I haven't seen this movie, but am not against personification on principle. Aesop knew that fables were easier to remember than Kantian tomes. Story tellers could remember a whole Iliad. In fact, no character on the page or screen is ever more than a brush-stroke or two. The complications of a 'real' person are too kaleidoscopic to really display.
Anyhow, it may be a lousy movie, but its stereotyping wouldn't bother me. Gods know that everyone in the sublime Strangelove was just an ingenious caricature.
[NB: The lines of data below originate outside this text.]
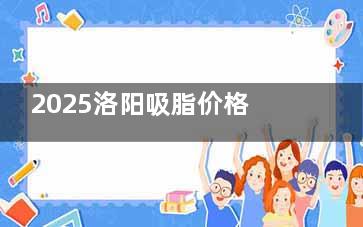 2025洛阳吸脂价格地图：孔繁荣整形以13.8元/cc成本价领跑西工区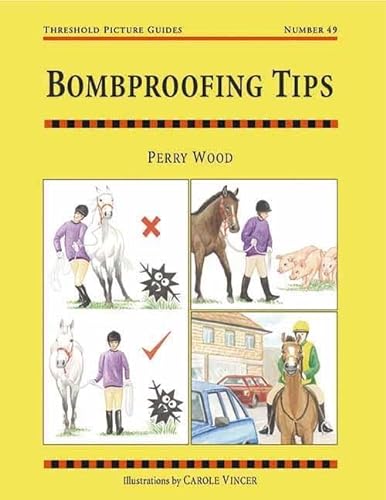 Stock image for Bombproofing Tips: quickly learn how to bombproof your horse (Threshold Picture Guide series) for sale by Reuseabook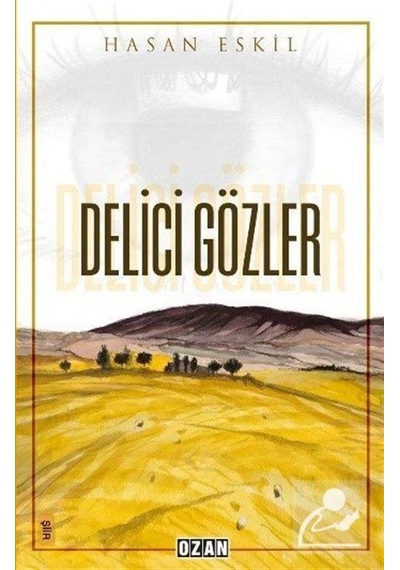 Delici Gözler - Hasan Eskil - Ozan Yayıncılık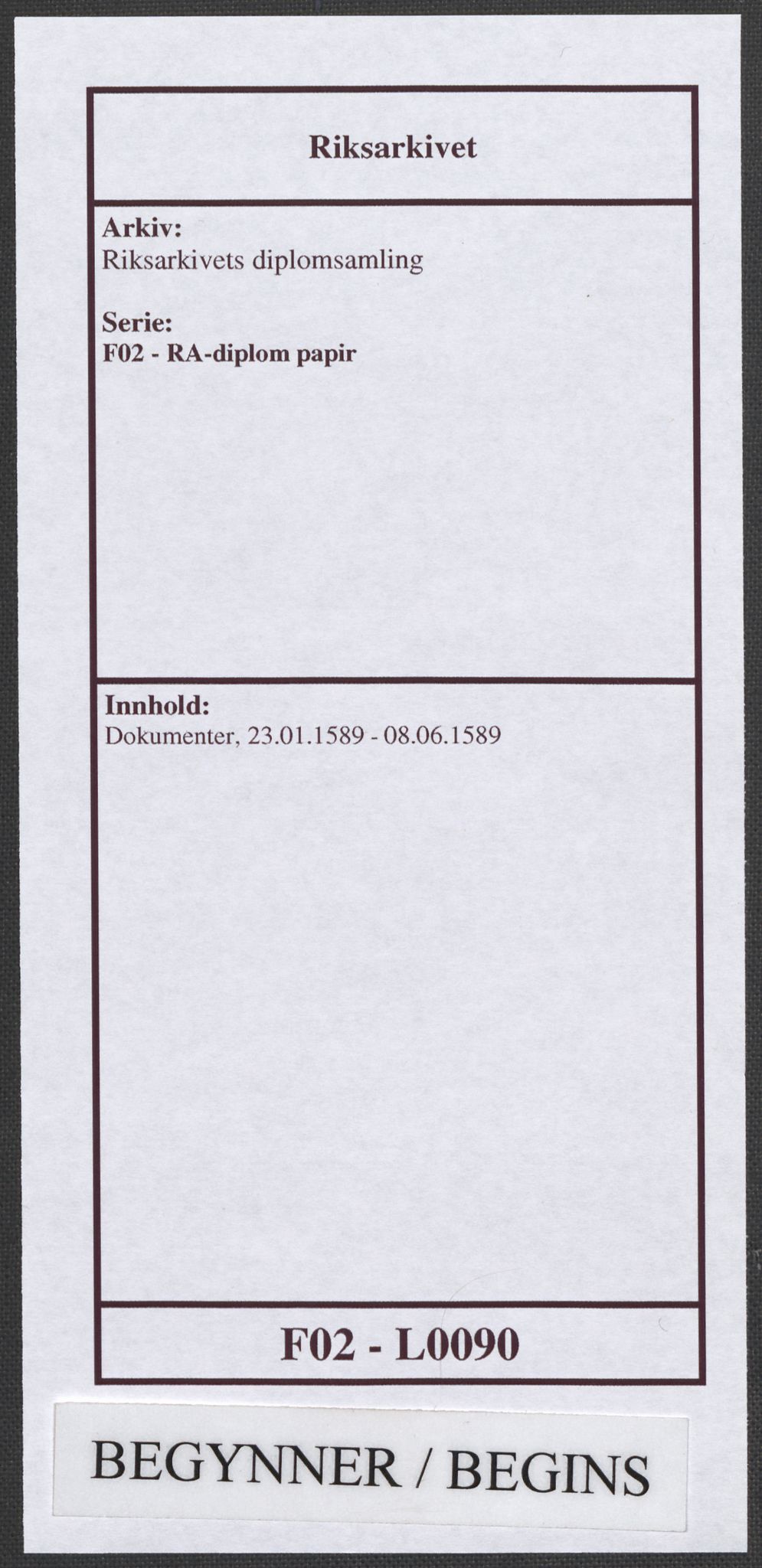 Riksarkivets diplomsamling, RA/EA-5965/F02/L0090: Dokumenter, 1589, s. 1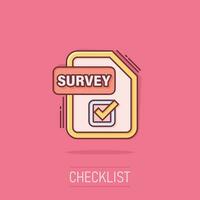 Checklist document sign icon in comic style. Survey vector cartoon illustration on white isolated background. Check mark banner business concept splash effect.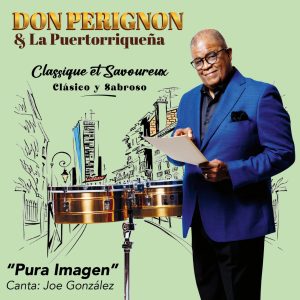 Don Perignon & La Puertorriqueña presentan Pura Imagen: cuando la salsa desnuda las emociones humanas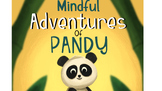 the Mindful Adventures of Pandy: Discover the Magic of Min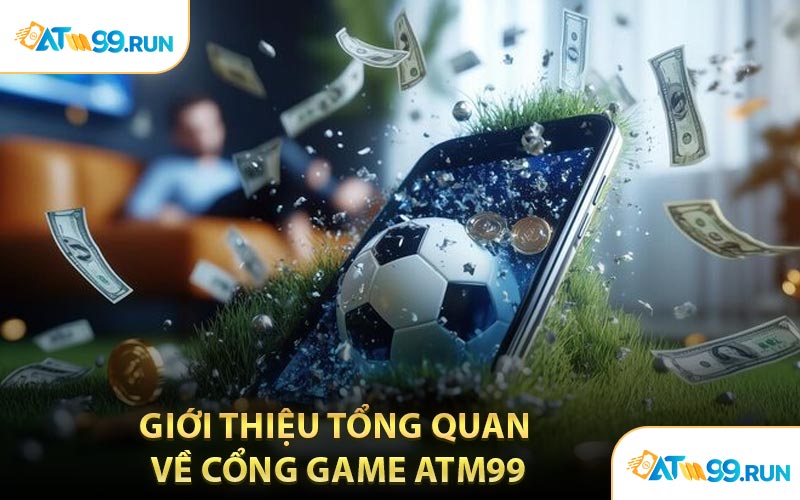 Giới Thiệu Tổng Quan Về Cổng Game ATM99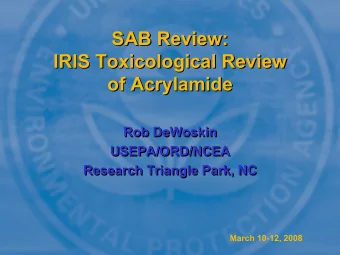 SAB Review:  SAB Review:  IRIS Toxicological Review  IRIS Toxicological Review  of Acrylamide  of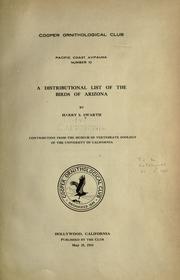 A distributional list of the birds of Arizona by Harry Schelwald Swarth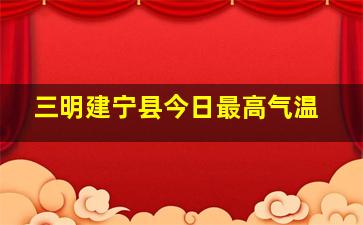 三明建宁县今日最高气温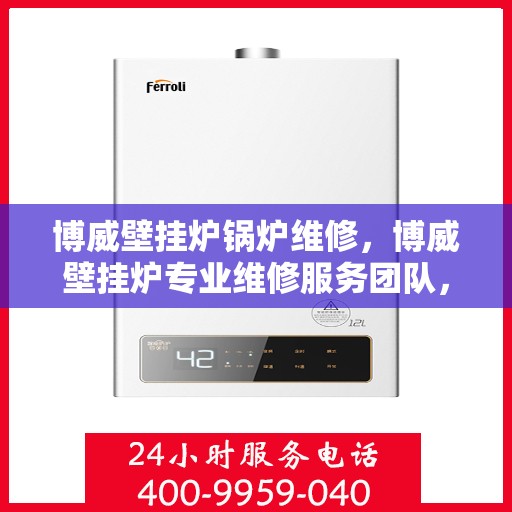 博威壁挂炉锅炉维修,博威壁挂炉专业维修服务团队,解决锅炉故障问题 博威壁挂炉锅炉维修,博威壁挂炉专业维修服务团队,解决锅炉故障问题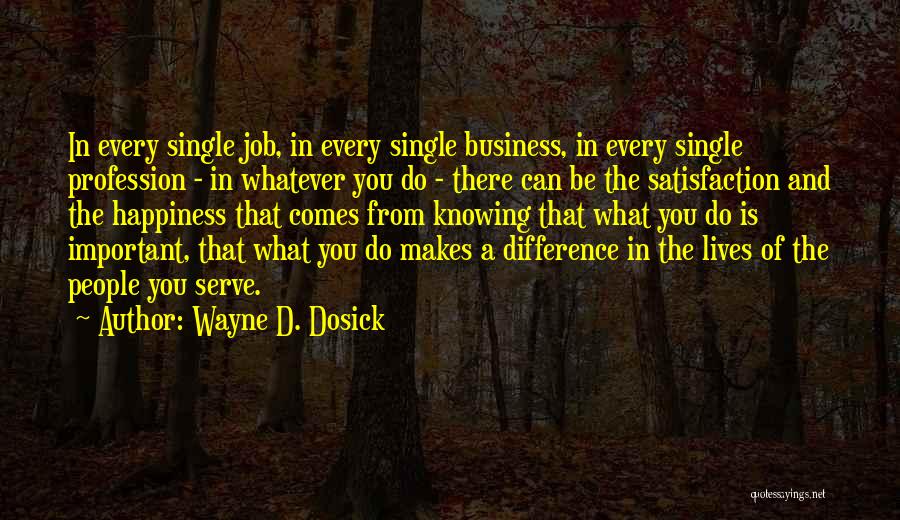 Wayne D. Dosick Quotes: In Every Single Job, In Every Single Business, In Every Single Profession - In Whatever You Do - There Can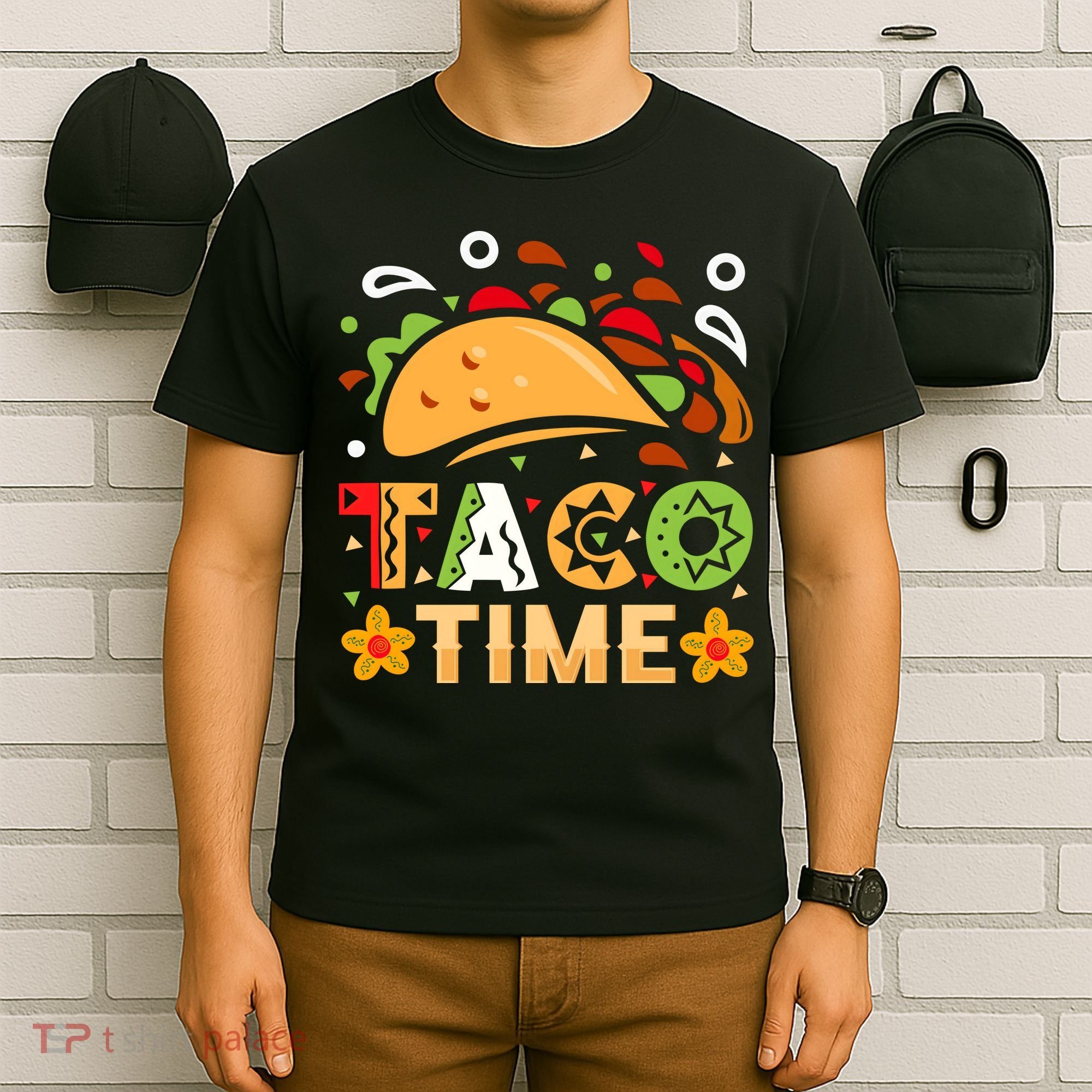 Taco Time, Cinco De Mayo T , Tacos T-Shirt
(Nor would I per se blame a movie for the anorexic and shrill Ms. Linney. Tho I've never warmed to Auschwitz chic. It's hard to explain to those who've never made tv or movies just how morbidly thin a woman like Linney really is off the screen.)
Mr. Pogblog,
I agree with you and did think the problem with Man of the Year was the shallowness of the ideas themselves. That may have been on purpose to show just how dangerous it would be to have "entertainers" setting policy and doing things they know nothing about at a technical level. Still, it seemed to oddly lack political convictions for a political movie.
cl, I can't imagine any entertainer except maybe Mel Gibson actually doing worse or being more dangerous than the Grade C son of an ex-president...
The way things were going, I was beginning to think that Mel Gibson was going to be the next Republican senator from California.
haha.. we may be crazy but we're not that crazy (I Hope).
Robin Williams was in at least one really good movie - "The Fisher King" by Terry Gilliam. Brilliant film and Williams does an excellent job in it.
I also really liked "Good Will Hunting" as well as "Awakenings."
Parklife,
I'm not sure it's that big a jump from the Terminator to Lethal Mouthful 4. Arnold is probably a little more careful than Mel, but nothing is out of the realm of possiblity.
Patrick,
I'm not as big a fan of the Fisher King, but yes I do think Williams was good in Good Will Hunting and as Oliver Sacks (both characters were weight lifters for some reason though I'm not sure that made it into Awakenings).
I still think my friend was right in general, though there are clearly exceptions, but he's made a lot of bad movie choices.
Before watching this movie I thought I should read some review about it first so as to know what kind of movie it is. From your description I am not actually convinced and left the idea.